_BRANO ESTRATTO:_
Cosa sappiamo di Dio

L’evento fondante il cristianesimo, la risurrezione di Gesù, è raccontato dagli evangelisti in quattro modi diversi e avviene nel segreto della tomba vuota e nel silenzio della notte

“Non è bene parlare quando la bocca di Dio è chiusa”. Con queste parole il riformatore Giovanni Calvino metteva in guardia la teologia – e qualsiasi discorso religioso – dall’abitudine di spiegare tutto, di aggiungere interpretazioni, in fondo di sostituirsi a Dio stesso. A volte però Dio tiene la bocca chiusa. Troppe volte, per i nostri gusti. Dovrebbe chiarirci molte cose. Neppure la Bibbia ci può confortare, perché è piena di spazi vuoti e di lunghe attese, sia da parte dell’uomo sia da parte di Dio. L’evento fondante il cristianesimo, la risurrezione di Gesù, è raccontato dagli evangelisti in quattro modi diversi e avviene nel segreto della tomba vuota e nel silenzio della notte. La fede ci chiede di sostare davanti a questo silenzio, ci invita a non avere paura di lasciare uno spazio vuoto in cui soltanto Dio può operare.

_DATI ARCHIVIATI:_

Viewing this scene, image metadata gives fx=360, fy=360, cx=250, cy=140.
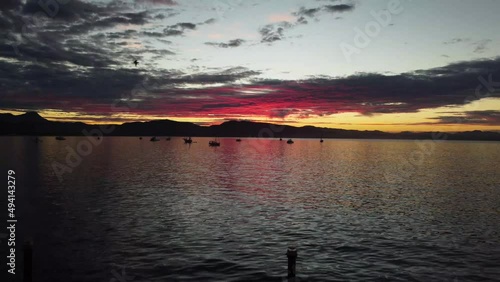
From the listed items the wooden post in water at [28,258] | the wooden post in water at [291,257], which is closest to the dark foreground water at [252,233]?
the wooden post in water at [28,258]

_CONSEGNA:_
Nel brano su Dio, da quali abitudini Calvino metteva in guardia la teologia? Elencale tutte.

_SOLUZIONE:_
- spiegare tutto
- aggiungere interpretazioni
- sostituirsi a Dio stesso